Write out, as an exact transcription, the line that has "Moving vote fraction: 0%." and each line after it through the end of the data below.
○ ○ ○ ○
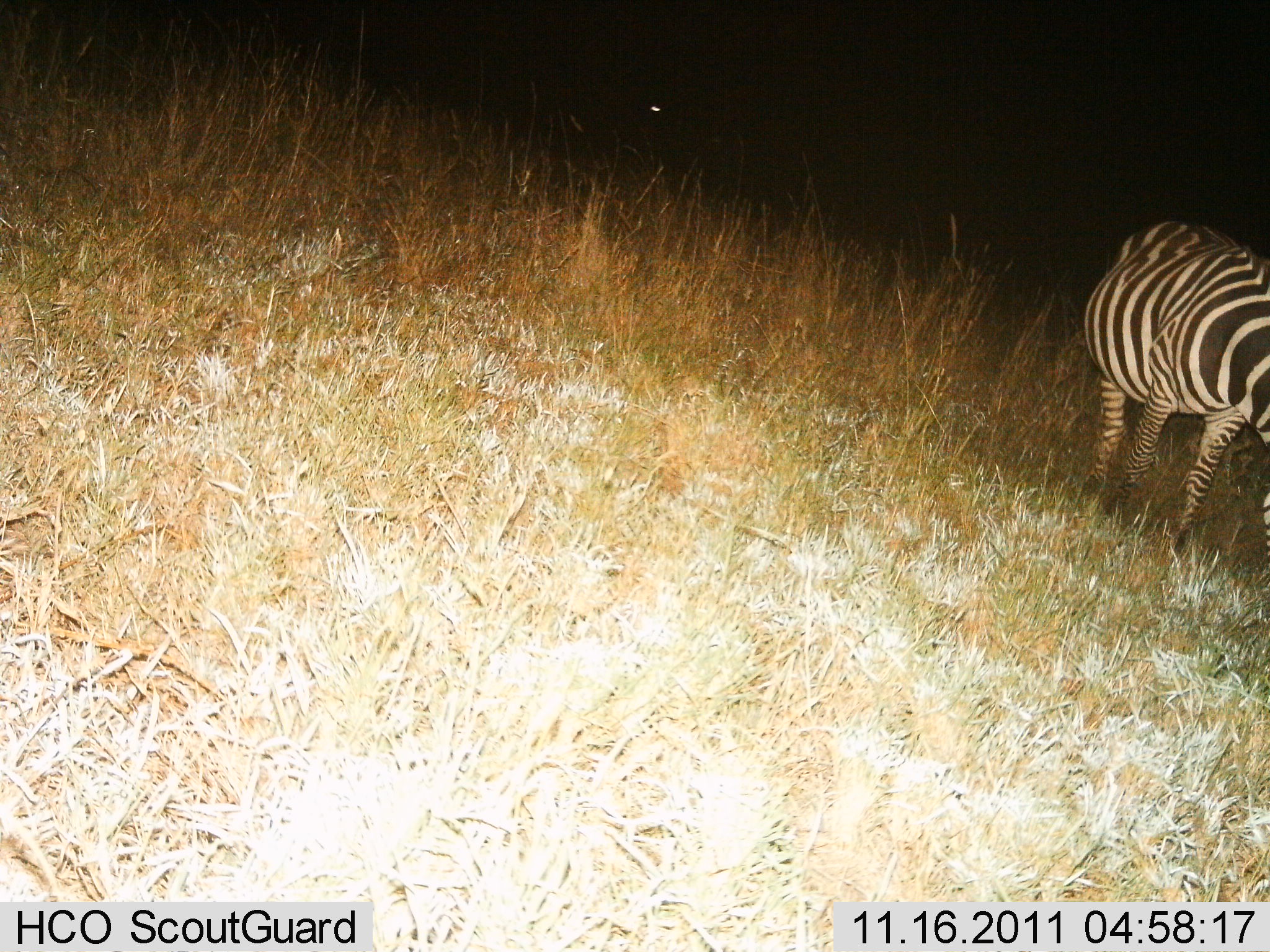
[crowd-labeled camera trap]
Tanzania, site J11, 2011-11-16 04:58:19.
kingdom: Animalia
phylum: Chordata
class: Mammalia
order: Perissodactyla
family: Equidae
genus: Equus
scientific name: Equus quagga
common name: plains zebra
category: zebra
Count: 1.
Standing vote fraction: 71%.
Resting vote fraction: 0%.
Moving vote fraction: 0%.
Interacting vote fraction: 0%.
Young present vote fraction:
○ ○ ○ ○
● **RESULT BELOW**
Moving vote fraction: 0%.
Interacting vote fraction: 0%.
Young present vote fraction:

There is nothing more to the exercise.